The ability to form such ad hoc networks, says Dipankar Raychaudhuri, director of the Rutgers University lab that houses the radios, will be critical to the advent of pervasive computing–in which everything from your car to your coffee cup “talks” to other devices in an attempt to make your life run more smoothly.
Wireless transactions already take place; anybody who speeds through tolls with an E-ZPass transmitter participates in them daily. But Raychaudhuri foresees a not-too-distant day when radio frequency identification (RFID) tags embedded in merchandise call your cell phone to alert you to sales, cars talk to each other to avoid collisions, and elderly people carry heart and blood-pressure monitors that can call a doctor during a medical emergency. Even mesh networks, collections of wireless devices that pass data one to another until it reaches a central computer, may need to be connected to pagers, cell phones, or other gadgets that employ diverse wireless protocols.
Hundreds of researchers at universities, large companies such as Microsoft, Intel, and Nortel, and small startups are developing embedded radio devices and sensors. But making computing truly pervasive entails tying these disparate pieces together, says Raychaudhuri, a professor of electrical and computer engineering at Rutgers. Finding ways to do that is what the radio test grid, which Raychaudhuri built with computer scientists Ivan Seskar and Max Ott, is for.

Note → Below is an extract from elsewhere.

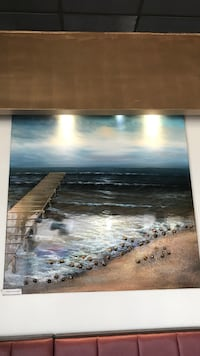 brown wooden framed painting of ocean Rockville, 20852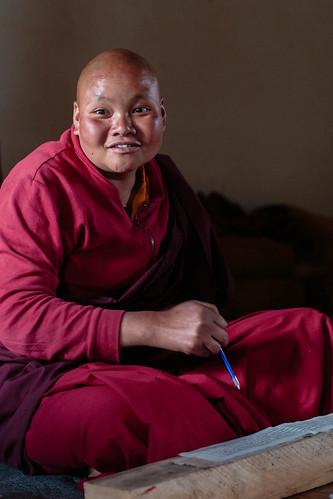 Pema Choling Nunnery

One problem the researchers are addressing is that different devices communicate using different radio standards: RFID tags use one set of standards, cell phones still others, and various Wi-Fi devices several versions of a third. Linking such devices into a pervasive network means providing them with a common protocol.

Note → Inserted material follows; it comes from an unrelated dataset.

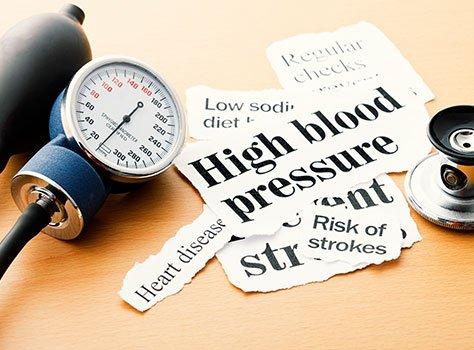 Hypertension Prevention: 4 Simple Tips for Healthier Blood Pressure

Take, for example, the issue of automotive safety. Enabling cars to communicate with each other could prevent crashes; in Raychaudhuri’s vision, each car would have a Global Positioning System unit and send its exact location to nearby vehicles. But realizing that vision requires a protocol that allows the cars not only to communicate but also to decide how many other cars they should include in their networks and how close another car should be to be included. As programmers develop candidates for such a protocol, they try them out on the radio test bed. Each yellow box contains a computer and three different radios, two for handling the various Wi-Fi standards and one that uses either Bluetooth or ZigBee, short-range wireless protocols for personal electronics and for monitoring or control devices, respectively. The researchers configure the radios to mimic the situation they want to test and load their protocols to see, for instance, how long it takes each radio to detect neighbors and send data. “If I want cars not to collide, it cannot take 10 seconds to determine that a car is nearby,” says Raychaudhuri. “It has to take a few microseconds.”